21/8/2013, [*] David
Harvey (entrevista), Red Pepper, UK
David Harvey interview: The importance
of postcapitalist imagination
Traduzido
pelo pessoal da Vila
Vudu
Este
é um trecho da entrevista, publicado hoje, 21/8/2013. A íntegra será publicada
na edição de outono de The Irish Left
Review
David Harvey |
Mês
que vem completam-se cinco anos que Lehman Brothers foram protagonistas do maior
caso de falência de banco na história dos EUA. O colapso sinalizou o início da
Grande Depressão – a crise mais substancial do capitalismo mundial desde a 2ª
Guerra Mundial. Como entender os fundamentos desse sistema agora em crise? E,
com o sistema em guerra contra a classe trabalhadora, sob o disfarce da
‘austeridade, como imaginar um mundo depois disso?
Poucos
pensadores geraram respostas mais influentes para essas perguntas que o geógrafo
marxista David Harvey. Aqui, em
entrevista recente, ele fala a Ronan Burtenshaw e Aubrey Robinson sobre esses
problemas.
Red
Pepper: Você
está trabalhando agora num novo livro, The Seventeen Contradictions of
Capitalism [As 17 contradições do capitalismo]. Por que focar essas
contradições?
David
Harvey: A
análise do capitalismo sugere que são contradições significativas e
fundamentais. Periodicamente essas contradições saem de controle e geram uma
crise. Acabamos de passar por uma crise e acho importante perguntar que
contradições nos levaram à crise? Como podemos analisar a crise em termos de
contradições? Um dos grandes ditos de Marx foi que uma crise é sempre resultado
das contradições subjacentes. Portanto, temos de lidar com elas próprias, não
com os resultados delas.
Red
Pepper: Uma
das contradições a que você se dedica é a que há entre o valor de uso e o valor
de troca de uma mercadoria. Por que essa contradição é tão fundamental para o
capitalismo e por que você usa a moradia para ilustrá-la?
David
Harvey: Temos
de começar por entender que todas as mercadorias têm um valor de uso e um valor
de troca. Se tenho um bife, o valor de uso é que posso comê-lo, e o valor de
troca é quanto tenho de pagar para comê-lo.
A
moradia é muito interessante, nesse sentido, porque se pode entender como valor
de uso que ela garante abrigo, privacidade, um mundo de relações afetivas entre
pessoas, uma lista enorme de coisas para as quais usamos a casa. Houve tempo em
que cada um construía a própria casa e a casa não tinha valor de troca. Depois,
do século 18 em diante, aparece a construção de casas para especulação –
construíam-se sobrados georgianos [reinado do rei George, na Inglaterra] para
serem vendidos. E as casas passaram a ser valores de troca para consumidores,
como poupança. Se compro uma casa e pago a hipoteca, acabo proprietário da casa.

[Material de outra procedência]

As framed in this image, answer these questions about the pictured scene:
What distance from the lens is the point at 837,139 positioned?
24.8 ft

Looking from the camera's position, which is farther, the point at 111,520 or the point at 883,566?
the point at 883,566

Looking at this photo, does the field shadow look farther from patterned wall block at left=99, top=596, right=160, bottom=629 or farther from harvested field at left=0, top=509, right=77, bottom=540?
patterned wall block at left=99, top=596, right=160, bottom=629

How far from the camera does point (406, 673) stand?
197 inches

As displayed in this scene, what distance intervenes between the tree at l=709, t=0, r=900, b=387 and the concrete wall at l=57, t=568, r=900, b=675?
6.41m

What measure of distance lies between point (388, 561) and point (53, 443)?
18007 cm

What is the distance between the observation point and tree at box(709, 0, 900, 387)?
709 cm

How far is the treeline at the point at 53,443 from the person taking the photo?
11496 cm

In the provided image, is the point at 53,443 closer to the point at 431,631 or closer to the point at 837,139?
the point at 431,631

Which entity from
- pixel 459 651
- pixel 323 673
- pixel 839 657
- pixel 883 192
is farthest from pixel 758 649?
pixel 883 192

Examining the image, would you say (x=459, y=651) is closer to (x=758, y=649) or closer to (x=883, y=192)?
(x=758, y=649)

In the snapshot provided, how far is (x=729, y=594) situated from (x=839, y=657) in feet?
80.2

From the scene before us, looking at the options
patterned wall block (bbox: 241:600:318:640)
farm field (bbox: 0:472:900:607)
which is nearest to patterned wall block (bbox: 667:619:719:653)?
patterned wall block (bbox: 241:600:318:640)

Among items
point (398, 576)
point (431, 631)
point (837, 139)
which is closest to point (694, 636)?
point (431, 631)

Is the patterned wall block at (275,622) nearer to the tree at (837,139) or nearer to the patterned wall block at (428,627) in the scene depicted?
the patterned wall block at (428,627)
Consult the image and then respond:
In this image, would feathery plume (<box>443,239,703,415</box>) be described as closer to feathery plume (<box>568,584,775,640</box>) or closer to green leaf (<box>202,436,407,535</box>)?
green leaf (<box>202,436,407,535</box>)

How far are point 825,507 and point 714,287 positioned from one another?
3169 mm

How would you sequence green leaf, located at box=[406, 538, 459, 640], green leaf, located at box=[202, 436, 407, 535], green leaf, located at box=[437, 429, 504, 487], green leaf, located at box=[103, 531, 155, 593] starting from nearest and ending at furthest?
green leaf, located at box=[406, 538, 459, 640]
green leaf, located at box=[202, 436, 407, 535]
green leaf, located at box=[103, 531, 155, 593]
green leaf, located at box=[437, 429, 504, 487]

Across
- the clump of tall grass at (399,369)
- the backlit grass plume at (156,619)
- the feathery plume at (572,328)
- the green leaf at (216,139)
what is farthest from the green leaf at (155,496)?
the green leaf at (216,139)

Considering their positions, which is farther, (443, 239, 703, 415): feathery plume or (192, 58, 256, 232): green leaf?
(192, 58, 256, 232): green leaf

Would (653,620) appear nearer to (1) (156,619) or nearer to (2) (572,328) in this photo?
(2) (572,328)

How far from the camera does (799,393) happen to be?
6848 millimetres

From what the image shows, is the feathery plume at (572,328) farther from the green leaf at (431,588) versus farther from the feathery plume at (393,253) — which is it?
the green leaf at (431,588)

Tenho, pois, um bem, um patrimônio. Assim se gera uma política curiosa – “não no
meu quintal”, “não quero ter gente na porta ao lado que não se pareça comigo”. E
começa a segregação nos mercados imobiliários, porque as pessoas querem proteger
o valor de troca dos seus bens.
Então,
há cerca de 30 anos, as pessoas começaram a usar a moradia como forma de obter
ganhos de especulação. Você podia comprar uma casa e “passar adiante” – compra
uma casa por £200 mil, depois de um ano consegue £250 mil por ela. Você ganha
£50 mil, por que não? O valor de troca passou a ser dominante. E assim se chega
ao boom especulativo. Em 2000, depois do colapso dos mercados globais de
ações, o excesso de capital passou a fluir para a moradia. É um tipo
interessante de mercado. Você compra uma casa, o preço da moradia sobe você diz
“os preços das casas estão subindo, tenho de comprar uma casa”, mas outro compra
antes de você. Gera-se uma bolha imobiliária. As pessoas ficam presas na bolha e
a bolha explode. Então, de repente, muitas pessoas descobrem que já não podem
usufruir do valor de uso da moradia, porque o sistema do valor de troca destruiu
o valor de uso.
E
surge a pergunta: é boa ideia permitir que o valor de uso da moradia, que é
crucial para o povo, seja comandado por um sistema louco de valor de troca? O
problema não surge só na moradia, mas em coisas como educação e atenção à saúde.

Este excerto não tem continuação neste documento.